Due to the capacity of people who attended Astroworld, crowd surge occurred. Crowd surge happens when a large group of people is densely packed into a tight space. Many also uphold that this phenomenon occurs when people are either running away from a perceived threat or toward something they want (like a performer) before hitting a barrier, creating this surge. Around 9 pm, when the concert was beginning, the crowd started to “compress” towards the front of the stage, signaling the beginning of chaos. This compression was the start of a nightmare situation, where the crowd was moving like a wave, forward and backward. Fans started to crush each other, people were passing out, and many were unable to move within the crowd surge. A festivalgoer describes their experience, noting that “all of a sudden, your ribs are being crushed. You have someone’s arm in your neck. You’re trying to breathe, but you can’t.”
As a result, ten people were killed at Astroworld due to compression asphyxia, the victims ranging in the ages from 9-27, and hundreds were injured. While the crowd surge was a definite cause of the death and injuries, many also blame the stage setup and how fans were packed in a “cage-like enclosure” that made exit points and medical personnel inaccessible. Additionally, many argue that a multi-stage setup should have been utilized to split the crowd. To effectively subdivide crowds, concert promoters say that alternate stages at festivals must be used, providing secondary options for talent. But on the night of the tragedy, Travis Scott was the only one performing.
Festival organizers can learn a lot from the tragedy at Astroworld. One of the major concerns at a large-scale festival is how to manage the crowds. Implementing safety measures to prevent overcrowding and crowd surges by using adequate barriers, hiring experienced security teams, and working with emergency response teams are all ways to handle crowds.
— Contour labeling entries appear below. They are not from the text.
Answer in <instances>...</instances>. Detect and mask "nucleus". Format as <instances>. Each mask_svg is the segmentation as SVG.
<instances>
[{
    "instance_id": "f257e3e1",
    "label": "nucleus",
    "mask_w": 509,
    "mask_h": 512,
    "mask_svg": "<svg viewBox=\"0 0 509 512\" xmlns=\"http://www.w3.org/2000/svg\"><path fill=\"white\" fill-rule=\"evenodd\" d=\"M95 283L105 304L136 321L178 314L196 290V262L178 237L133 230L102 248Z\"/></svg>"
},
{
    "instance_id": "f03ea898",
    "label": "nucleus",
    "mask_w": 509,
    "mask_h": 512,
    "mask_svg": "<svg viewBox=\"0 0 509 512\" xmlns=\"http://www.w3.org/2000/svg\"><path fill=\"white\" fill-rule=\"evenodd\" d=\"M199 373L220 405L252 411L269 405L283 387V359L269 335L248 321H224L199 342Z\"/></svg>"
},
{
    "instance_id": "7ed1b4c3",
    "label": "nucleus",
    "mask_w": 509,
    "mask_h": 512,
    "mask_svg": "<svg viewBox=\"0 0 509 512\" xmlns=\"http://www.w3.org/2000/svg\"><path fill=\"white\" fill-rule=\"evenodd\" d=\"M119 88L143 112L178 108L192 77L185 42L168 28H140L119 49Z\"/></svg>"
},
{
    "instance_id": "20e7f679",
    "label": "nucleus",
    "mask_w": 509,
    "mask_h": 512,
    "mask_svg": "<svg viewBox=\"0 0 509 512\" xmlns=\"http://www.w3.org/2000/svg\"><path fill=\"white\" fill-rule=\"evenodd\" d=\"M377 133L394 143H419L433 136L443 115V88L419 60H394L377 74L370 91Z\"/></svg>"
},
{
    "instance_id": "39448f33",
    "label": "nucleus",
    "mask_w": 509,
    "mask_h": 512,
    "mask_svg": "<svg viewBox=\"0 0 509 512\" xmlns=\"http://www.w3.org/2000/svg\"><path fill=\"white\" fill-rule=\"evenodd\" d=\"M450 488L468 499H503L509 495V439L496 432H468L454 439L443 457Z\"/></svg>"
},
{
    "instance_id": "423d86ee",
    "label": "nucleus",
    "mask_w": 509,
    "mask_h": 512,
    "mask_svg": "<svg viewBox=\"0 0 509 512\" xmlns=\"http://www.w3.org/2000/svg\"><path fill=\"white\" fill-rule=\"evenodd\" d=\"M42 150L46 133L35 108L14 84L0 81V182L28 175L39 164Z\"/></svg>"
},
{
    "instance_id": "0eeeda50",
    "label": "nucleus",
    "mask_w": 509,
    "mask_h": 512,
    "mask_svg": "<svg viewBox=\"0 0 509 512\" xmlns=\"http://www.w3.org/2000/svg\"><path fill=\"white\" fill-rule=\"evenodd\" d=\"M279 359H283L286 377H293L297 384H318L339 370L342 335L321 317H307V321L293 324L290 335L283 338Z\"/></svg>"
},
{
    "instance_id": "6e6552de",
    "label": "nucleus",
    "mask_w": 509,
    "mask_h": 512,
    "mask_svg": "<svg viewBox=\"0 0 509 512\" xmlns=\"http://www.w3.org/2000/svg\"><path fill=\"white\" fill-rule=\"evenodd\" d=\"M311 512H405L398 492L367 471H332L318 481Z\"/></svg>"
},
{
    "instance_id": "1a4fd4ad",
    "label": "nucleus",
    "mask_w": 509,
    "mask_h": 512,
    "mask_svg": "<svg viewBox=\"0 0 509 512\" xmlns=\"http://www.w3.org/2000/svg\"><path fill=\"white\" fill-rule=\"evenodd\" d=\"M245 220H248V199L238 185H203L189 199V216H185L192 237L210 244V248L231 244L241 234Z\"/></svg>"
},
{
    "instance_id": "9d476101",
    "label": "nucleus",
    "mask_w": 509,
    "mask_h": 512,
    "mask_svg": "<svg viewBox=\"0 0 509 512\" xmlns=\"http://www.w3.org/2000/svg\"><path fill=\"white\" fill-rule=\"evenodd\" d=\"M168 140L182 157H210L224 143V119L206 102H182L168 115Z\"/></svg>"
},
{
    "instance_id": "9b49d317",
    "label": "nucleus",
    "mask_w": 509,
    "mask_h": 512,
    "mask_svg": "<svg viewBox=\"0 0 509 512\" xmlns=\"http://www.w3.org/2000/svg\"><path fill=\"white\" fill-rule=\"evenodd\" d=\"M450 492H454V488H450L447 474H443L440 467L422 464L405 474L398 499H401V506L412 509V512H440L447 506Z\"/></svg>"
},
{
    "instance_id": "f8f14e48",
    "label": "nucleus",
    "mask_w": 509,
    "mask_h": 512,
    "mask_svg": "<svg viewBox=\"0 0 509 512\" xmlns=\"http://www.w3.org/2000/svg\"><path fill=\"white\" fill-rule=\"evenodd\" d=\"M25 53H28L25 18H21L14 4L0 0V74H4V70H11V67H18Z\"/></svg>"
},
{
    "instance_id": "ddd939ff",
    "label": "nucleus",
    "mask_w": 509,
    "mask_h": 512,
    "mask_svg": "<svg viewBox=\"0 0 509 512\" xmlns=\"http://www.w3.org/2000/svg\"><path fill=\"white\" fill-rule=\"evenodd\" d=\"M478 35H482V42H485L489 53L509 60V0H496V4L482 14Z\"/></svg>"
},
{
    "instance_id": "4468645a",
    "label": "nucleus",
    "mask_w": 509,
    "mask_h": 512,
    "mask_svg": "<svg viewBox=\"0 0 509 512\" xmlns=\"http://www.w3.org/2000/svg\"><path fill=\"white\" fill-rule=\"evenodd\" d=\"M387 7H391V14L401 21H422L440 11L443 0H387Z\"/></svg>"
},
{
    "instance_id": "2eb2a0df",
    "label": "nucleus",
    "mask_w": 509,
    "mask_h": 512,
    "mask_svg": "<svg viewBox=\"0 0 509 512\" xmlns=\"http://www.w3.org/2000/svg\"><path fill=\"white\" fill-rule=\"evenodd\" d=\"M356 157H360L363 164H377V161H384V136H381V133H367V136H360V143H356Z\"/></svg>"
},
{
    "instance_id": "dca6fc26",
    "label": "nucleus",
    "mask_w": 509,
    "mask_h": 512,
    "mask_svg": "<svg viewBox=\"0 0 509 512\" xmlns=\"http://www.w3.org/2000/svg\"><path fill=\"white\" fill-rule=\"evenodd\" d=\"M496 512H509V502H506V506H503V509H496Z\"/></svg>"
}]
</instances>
Knowing crowd behavior and how to anticipate how crowds may react in certain situations is also beneficial. Additionally, making sure the festival layout and stages are safe and logical, and ensuring that medical services are ready and accessible to festival goers are key. The Houston Police Department issues a 1,266-page investigative report on the tragedy. The deadly concert led to the adoption of a new event management agreement for large events at NRG Park in Houston.
While these are just a few of the infamous music festival disasters that have occurred over the years, they serve as cautionary tales for both festival organizers and attendees alike. All of these tragedies underline how important it is to prioritize the safety of festival goers. As a festival organizer, you are responsible for a large number of people coming to your event and must take the proper measures to maintain the safety, comfort, and well-being of your attendees. Meticulous planning, proper security, clear communication, and implementation of crowd control measures are all pivotal when planning a large-scale festival. Though these tragedies are deeply saddening, we can look to them as lessons learned in order to create safer and more enjoyable festivals in the future.
Some of these music festival disasters were the result of inexperienced festival promoters who obviously didn’t know how to put on a safe and successful festival. However, the Astroworld Festival promoter was Live Nation. It shows that even experienced festival promoters can’t rest on their laurels and must renew or review their contingency planning for each festival.